There is a destiny that shapes our ends, but there is also a hilarity that sharpens our beginnings. Destiny is the effect to-morrow of the cause to-day, or the advance agent of Life's Circus. A laugh to-day waits round the corner until its owner catches up with it. Gloom is the hall-mark of cold feet or mud on the passage of time, but merriment is the elevator to the beauty parlours or the escalator to ecstacy. The world sometimes mistakes solemnity for solidity, and silence for prescience, when the goods are not in the van. The human mind is a goods van. There is always something fresh being dumped into it, and something else being shot out of it to make room for something fresh. We take in the goods and deliver the goods, but if the door is kept locked we have no goods to deliver because we have failed to take them in. Everyone takes a run up the main trunk of Life, but those who do it with a closed van might as well have rusted on the home siding.
A Run of Luck.
Next to running a circus or a boarding school for bolsheviks, running a railway is the most attractive attraction in traction. A railway is a run of luck.
The average citizen or “man in the seat,” imagines that all one requires to run a railway is a good head of steam, a brass hat, and a bell for starting something. As a matter of fact railway-running is more difficult than rum-running. Yet there are people who think that a railway is nothing more than speed without heed or parallel lines ruled by the whim of chance. They imagine that trains are supported by faith, hope and charity, or, like poets and pheasants, can keep running without support. Or they picture the chief steamologist strolling into the iron hostlery, or engines' boudoir in the morning and remarking, “well boys, what's the betting for the nine-fifteen?” and the iron-horses’ bridle-grooms giving him the dope straight from the iron-horse's fire-box, e.g. “She is good for twice the distance boss, and if she doesn't finish first I'll swallow the oil can and cotton waste and get lit.” No, dear reader, if it were as simple as this, railways would be as plentiful as wail-rays, sting-rays, or groanologists.

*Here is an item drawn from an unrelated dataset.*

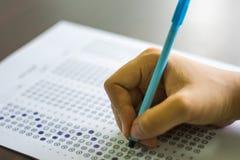 Stäng sig upp av högstadiet eller universitetsstudenten som rymmer en pennhandstil på papper för svarsarket i undersökningsrum Hö Arkivfoto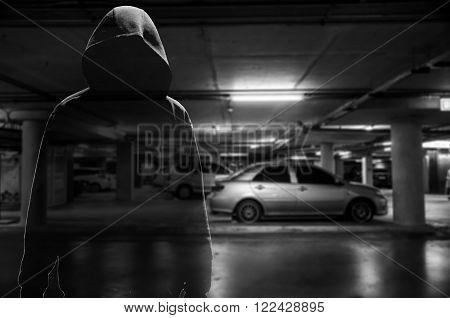 Car thief at parking lot ( criminal concept )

Propositions and Prepositions.
My heart goes out to the residents of the Sahara, the Great Wall of China, and the dreaded Gobi, where no trains go by—except camel-trains, which are humped and often go dry. On the Great Wall of China the Chinks are chinkless because they have no coin to chink, simply because the march of progress has not reached them in the “permanent way.”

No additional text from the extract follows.